◆ AIM OF THE EXERCISE:
Beginning with the line that contains "De voordeligste woonwinkel", retype the entries below exactly, ending with the line that contains "Tăiați o băutură". Leave out any pictures.

[EXERCISE INPUT Boundary: Start]

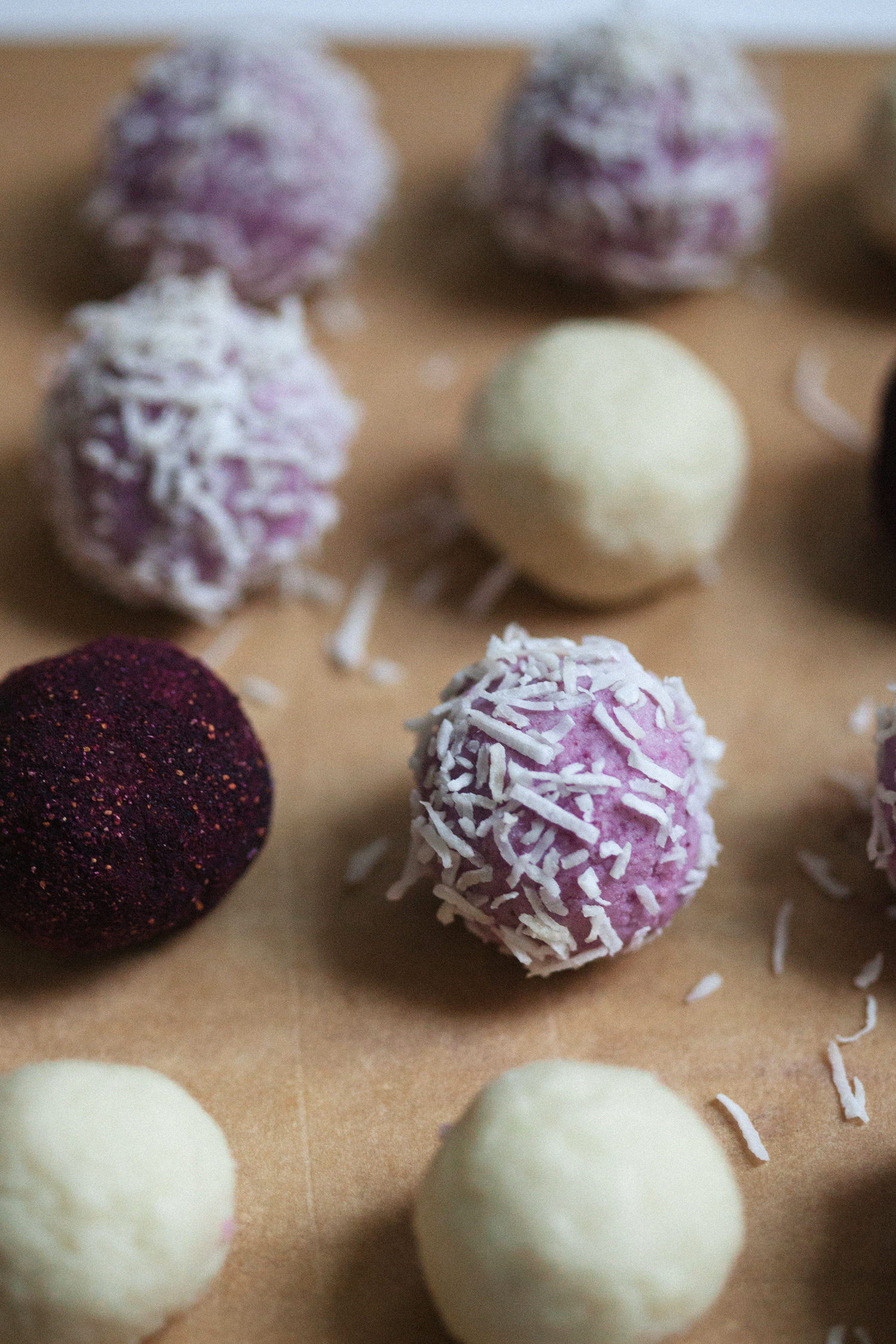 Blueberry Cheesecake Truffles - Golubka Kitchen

[EXERCISE INPUT Boundary: End]
[EXERCISE INPUT Boundary: Start]

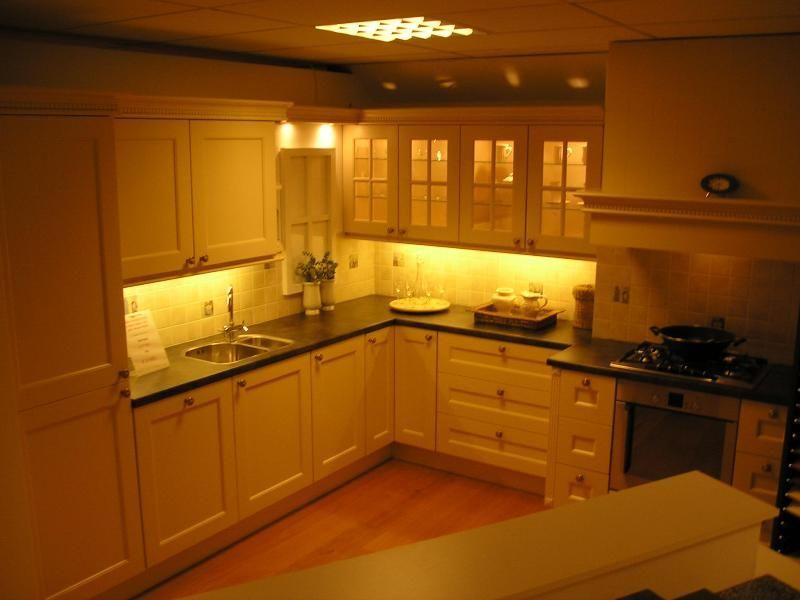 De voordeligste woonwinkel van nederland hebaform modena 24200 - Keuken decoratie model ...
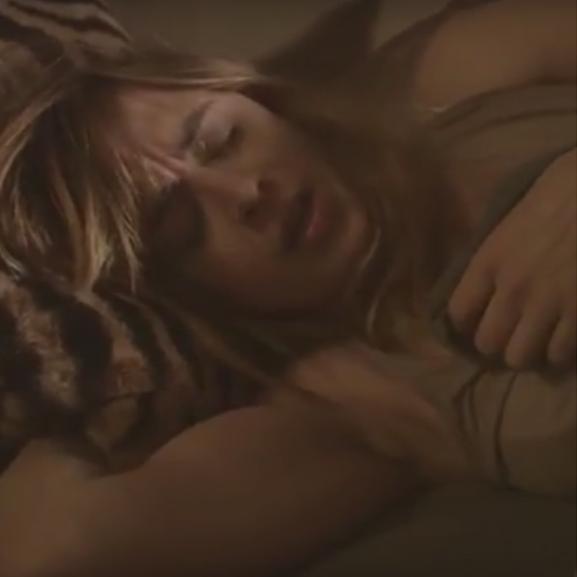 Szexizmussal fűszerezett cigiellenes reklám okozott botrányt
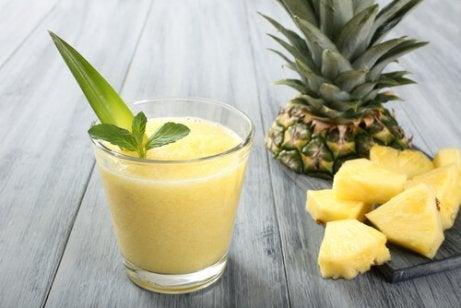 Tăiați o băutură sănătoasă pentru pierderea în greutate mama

[EXERCISE INPUT Boundary: End]
[EXERCISE INPUT Boundary: Start]

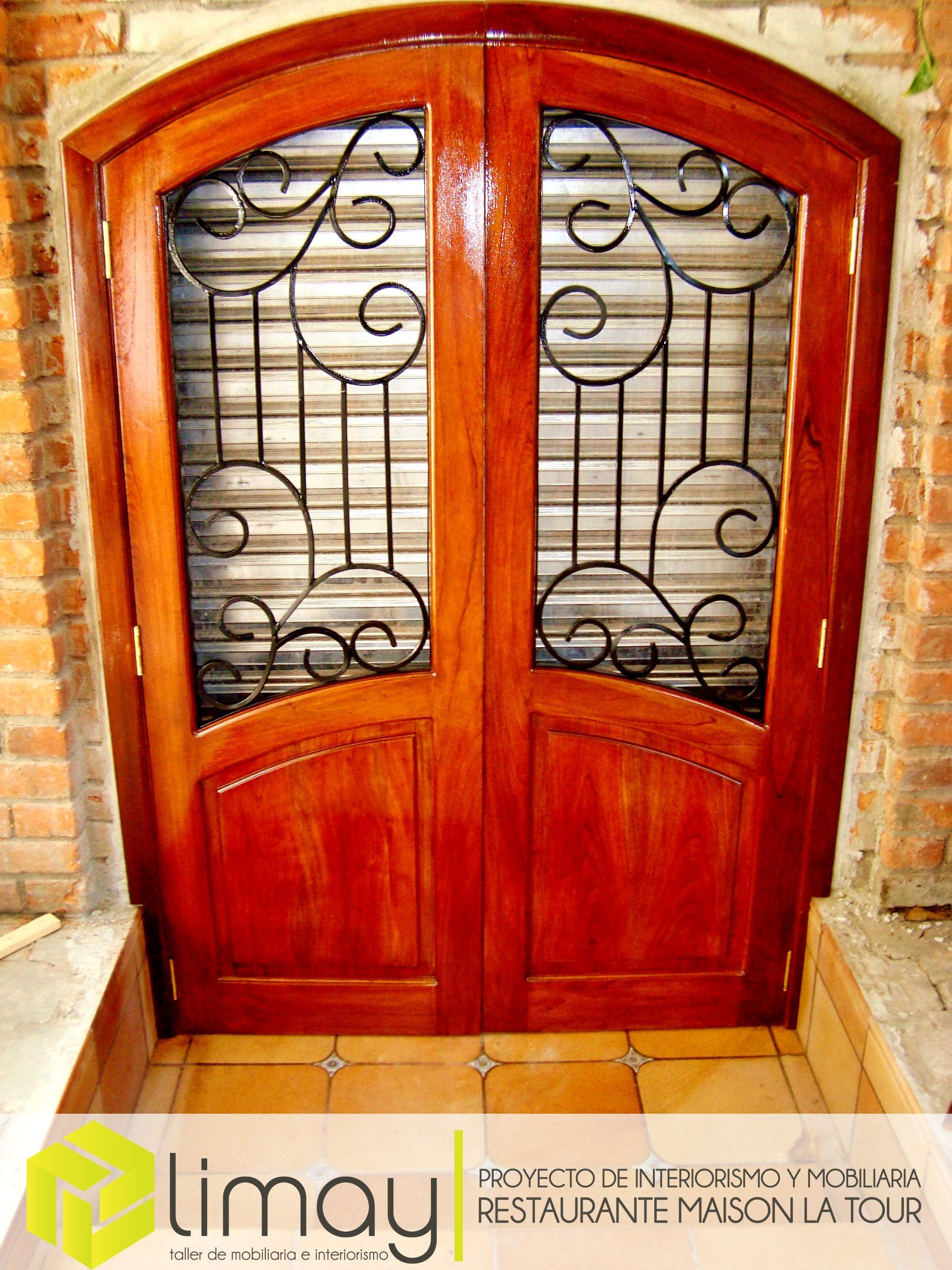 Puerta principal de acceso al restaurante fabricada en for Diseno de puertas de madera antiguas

[EXERCISE INPUT Boundary: End]

◆ ANSWER TO THIS EXERCISE:
 De voordeligste woonwinkel van nederland hebaform modena 24200 - Keuken decoratie model ...
 Szexizmussal fűszerezett cigiellenes reklám okozott botrányt
 Tăiați o băutură sănătoasă pentru pierderea în greutate mama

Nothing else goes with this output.